• [Exercise prompt] Please rewrite all the lines below, replacing every "patch of green grass" with "grassy patch" and keeping everything else unchanged. Leave the pictures out.

================

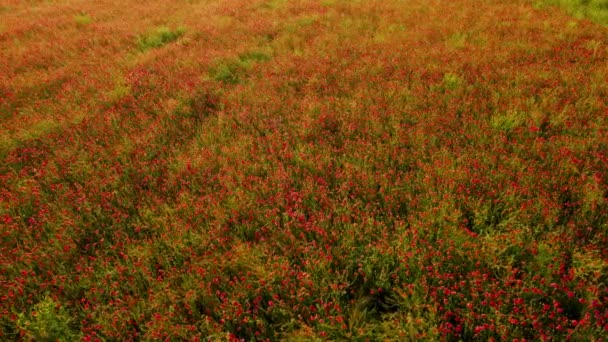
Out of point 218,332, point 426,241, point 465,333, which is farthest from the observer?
point 426,241

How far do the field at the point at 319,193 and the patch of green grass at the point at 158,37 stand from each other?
6.76ft

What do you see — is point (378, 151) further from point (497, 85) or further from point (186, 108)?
point (186, 108)

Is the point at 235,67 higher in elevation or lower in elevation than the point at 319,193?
higher

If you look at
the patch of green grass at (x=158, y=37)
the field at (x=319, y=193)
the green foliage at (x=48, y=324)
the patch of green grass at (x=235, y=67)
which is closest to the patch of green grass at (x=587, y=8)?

================

• [Full output]
Out of point 218,332, point 426,241, point 465,333, which is farthest from the observer?
point 426,241

How far do the field at the point at 319,193 and the grassy patch at the point at 158,37 stand from each other?
6.76ft

What do you see — is point (378, 151) further from point (497, 85) or further from point (186, 108)?
point (186, 108)

Is the point at 235,67 higher in elevation or lower in elevation than the point at 319,193?
higher

If you look at
the grassy patch at (x=158, y=37)
the field at (x=319, y=193)
the green foliage at (x=48, y=324)
the grassy patch at (x=235, y=67)
which is closest to the grassy patch at (x=587, y=8)?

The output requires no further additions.